Access to the courts is a constitutional right; it can only be denied by the
government if it persuades Parliament to pass legislation which specifically -
in effect by express provision - permits the executive to turn people away from
the court door. That has not been done in this case.
29.
I would allow this application and grant the relief sought, which is a
declaration that Article 3 of the 1996 Order is unlawful.
30. LORD
JUSTICE ROSE: I agree. By section 130 of the Supreme Court Act 1981,
Parliament conferred on the Lord Chancellor a simple power, subject to the
concurrence of the Treasury and judicial Heads of Division, to prescribe
Supreme Court fees.
31.
There is nothing in the section or elsewhere to suggest that Parliament
contemplated, still less conferred, a power for the Lord Chancellor to
prescribe fees so as totally to preclude the poor from access to the courts.

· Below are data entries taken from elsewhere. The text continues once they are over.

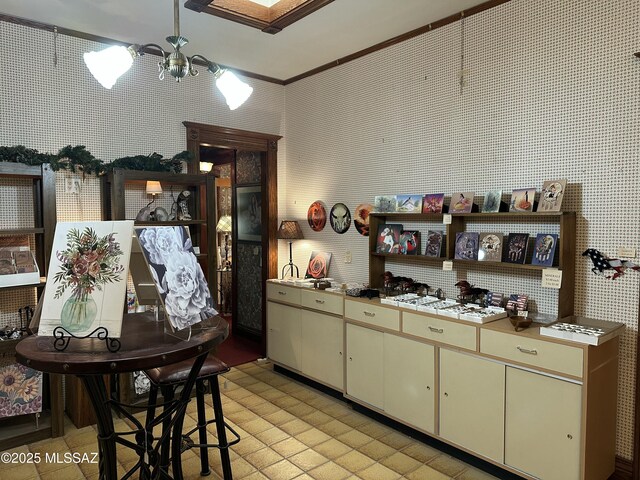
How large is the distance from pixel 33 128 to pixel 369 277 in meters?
2.87

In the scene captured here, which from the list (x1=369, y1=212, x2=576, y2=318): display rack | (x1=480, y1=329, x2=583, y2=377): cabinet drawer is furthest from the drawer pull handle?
(x1=369, y1=212, x2=576, y2=318): display rack

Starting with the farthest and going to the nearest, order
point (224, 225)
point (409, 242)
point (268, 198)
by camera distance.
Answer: point (224, 225), point (268, 198), point (409, 242)

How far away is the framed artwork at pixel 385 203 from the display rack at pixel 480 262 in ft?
0.17

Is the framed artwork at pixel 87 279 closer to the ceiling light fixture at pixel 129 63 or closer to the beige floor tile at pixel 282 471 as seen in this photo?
the ceiling light fixture at pixel 129 63

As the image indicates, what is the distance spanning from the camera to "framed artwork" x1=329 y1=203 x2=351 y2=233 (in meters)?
4.27

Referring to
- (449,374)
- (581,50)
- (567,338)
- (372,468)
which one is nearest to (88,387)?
(372,468)

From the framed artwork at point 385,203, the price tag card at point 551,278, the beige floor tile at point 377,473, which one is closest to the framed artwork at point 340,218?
the framed artwork at point 385,203

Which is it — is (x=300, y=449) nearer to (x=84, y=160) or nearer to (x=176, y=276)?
(x=176, y=276)

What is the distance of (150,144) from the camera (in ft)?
13.3

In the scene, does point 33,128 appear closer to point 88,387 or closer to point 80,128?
point 80,128

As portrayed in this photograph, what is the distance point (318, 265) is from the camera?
4.52 metres

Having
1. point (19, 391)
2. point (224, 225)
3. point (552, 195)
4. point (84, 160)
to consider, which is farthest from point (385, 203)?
point (224, 225)

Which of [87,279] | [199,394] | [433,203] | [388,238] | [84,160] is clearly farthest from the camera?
[388,238]

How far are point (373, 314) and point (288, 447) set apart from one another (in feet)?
3.57
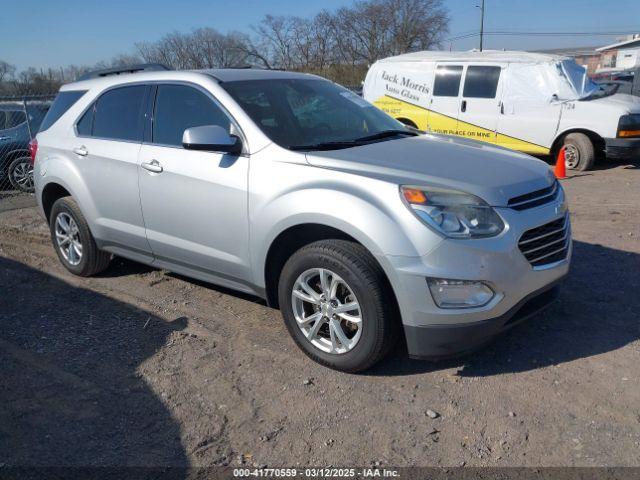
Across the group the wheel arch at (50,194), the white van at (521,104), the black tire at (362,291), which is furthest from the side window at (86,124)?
the white van at (521,104)

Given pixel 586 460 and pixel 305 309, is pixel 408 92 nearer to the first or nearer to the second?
pixel 305 309

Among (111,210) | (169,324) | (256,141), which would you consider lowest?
(169,324)

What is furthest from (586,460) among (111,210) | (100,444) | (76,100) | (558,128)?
(558,128)

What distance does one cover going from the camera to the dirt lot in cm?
281

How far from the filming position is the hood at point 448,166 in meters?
3.17

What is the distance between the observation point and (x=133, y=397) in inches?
131

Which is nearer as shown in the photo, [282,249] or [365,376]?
[365,376]

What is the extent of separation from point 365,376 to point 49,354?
2159 mm

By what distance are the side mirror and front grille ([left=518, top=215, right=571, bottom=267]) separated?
6.14 ft

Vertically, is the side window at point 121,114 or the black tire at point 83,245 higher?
the side window at point 121,114

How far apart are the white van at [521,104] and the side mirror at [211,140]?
749 cm

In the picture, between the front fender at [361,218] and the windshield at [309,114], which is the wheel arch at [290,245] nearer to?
the front fender at [361,218]

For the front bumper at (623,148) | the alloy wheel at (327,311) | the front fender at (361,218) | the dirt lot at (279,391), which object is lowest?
the front bumper at (623,148)

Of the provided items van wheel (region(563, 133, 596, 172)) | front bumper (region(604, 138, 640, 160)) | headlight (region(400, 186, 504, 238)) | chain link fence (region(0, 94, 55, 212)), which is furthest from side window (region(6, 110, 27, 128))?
front bumper (region(604, 138, 640, 160))
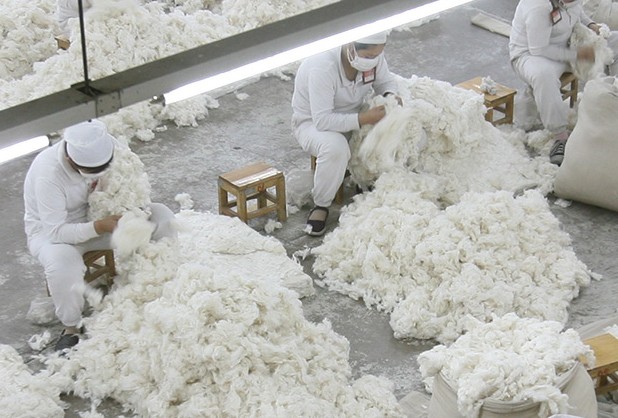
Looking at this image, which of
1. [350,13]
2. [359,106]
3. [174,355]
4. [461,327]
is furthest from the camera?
[359,106]

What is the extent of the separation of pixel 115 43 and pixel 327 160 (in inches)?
90.0

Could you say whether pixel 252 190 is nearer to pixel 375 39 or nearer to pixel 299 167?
pixel 299 167

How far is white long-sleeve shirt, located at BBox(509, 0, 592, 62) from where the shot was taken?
739 cm

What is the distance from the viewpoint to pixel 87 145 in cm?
548

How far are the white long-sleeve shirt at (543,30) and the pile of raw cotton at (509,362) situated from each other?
3.12 m

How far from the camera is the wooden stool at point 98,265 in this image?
19.3 feet

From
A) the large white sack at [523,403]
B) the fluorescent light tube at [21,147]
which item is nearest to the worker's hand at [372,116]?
the large white sack at [523,403]

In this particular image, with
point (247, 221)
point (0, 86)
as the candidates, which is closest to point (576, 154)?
point (247, 221)

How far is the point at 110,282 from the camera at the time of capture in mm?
6051

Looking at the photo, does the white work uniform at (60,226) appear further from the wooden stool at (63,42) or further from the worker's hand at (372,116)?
the wooden stool at (63,42)

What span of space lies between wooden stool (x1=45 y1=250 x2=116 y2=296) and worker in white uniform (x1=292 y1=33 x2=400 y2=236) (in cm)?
136

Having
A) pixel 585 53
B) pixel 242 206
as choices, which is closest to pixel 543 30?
pixel 585 53

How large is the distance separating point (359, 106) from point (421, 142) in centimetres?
48

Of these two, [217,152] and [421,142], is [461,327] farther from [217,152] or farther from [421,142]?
[217,152]
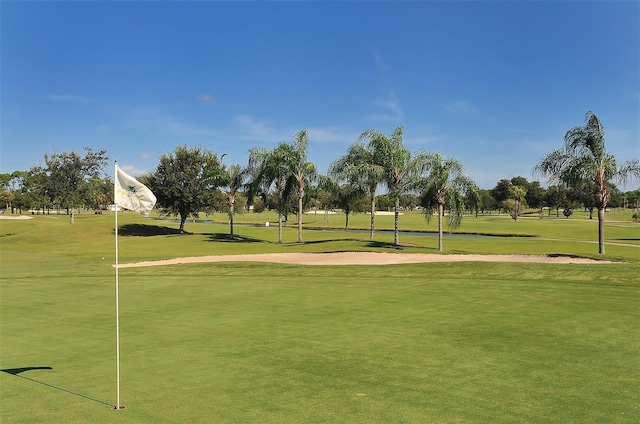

Clear legislation would in my view be necessary to confer such a power and
there is none.
35. MR
RICHARDS: My Lords, I have an application for leave to appeal. I think I need
to say this in support, that this is a case of obvious importance giving rise
to a major question of constitutional principles as to the nature of the
rights, which are in issue here, and the question of whether, in what
circumstances, provisions of this kind are subject to an implied limitation.
36. MR
DUFFY: My Lords, on the issue of whether leave to appeal should be granted,
that is, of course, a matter for your Lordships. In several cases of high
public interest and importance, but where the court was clear as to the
conclusion, leave has been denied. I mention, just by way of example, the
Pergau
Dam
case and the contrary
Coventry
Airport
and
Dover
Harbour Board
cases. We acknowledge that this is the first time this particular statutory
power has to be dealt with and, therefore, leave the matter in your Lordships'
discretion.
37. MR
JUSTICE LAWS: If you had lost, nobody's feet would have touched the ground
before you would have been asking for leave to appeal.
38. MR
DUFFY: My Lords, our concern is, if your Lordships are minded to grant leave,
that the position of Mr Witham ought to be protected. I understand from my
learned friend that there will be, in the interim, no obstacle to him issuing
his writ. The time is to expire very shortly on the 15th. Should he, having
issued the writ, though notwithstanding the further fees to which he may become
liable (and those are dealt with in Mr Grosz' affidavit at pages 19 and 20),
and the only question about legal aid not being continued, we would ask that if
leave is granted it would be on the condition that the Respondent should not
seek costs but, indeed, should bear the costs if legal aid is not available to
allow Mr Witham's argument to be put forward.
39. MR
RICHARDS: There are two points, my Lords. First, with regards the effect of
the Order, my understanding is that your Lordships have granted a declaration
that the Order is unlawful. It is equivalent to
certiorari.
Therefore, fees cannot now be charged in the circumstances that are defined in
the original 1980 Order. That simply defines ----
41. MR
RICHARDS: Yes, so far as concerns the provisions relevant to this case. As
regards to costs of the appeal, in my submission it is not appropriate to
impose a condition as to costs with a grant of leave. Costs will be in the
discretion of the Court of Appeal at the end of the day. In my submission,
that is the right basis for the matter to be considered in the light of the
circumstances.
45. LORD
JUSTICE ROSE: I would have thought you had it without us saying anything. If
we need to say anything you may have it.
46. MR
DUFFY: My Lords, may I, on behalf Mr Witham, thank your Lordships for the speed
with which you dealt with this matter.
47. MR
JUSTICE LAWS: As my Lord has said, there are copies available. There are some
typing errors for which I apologise.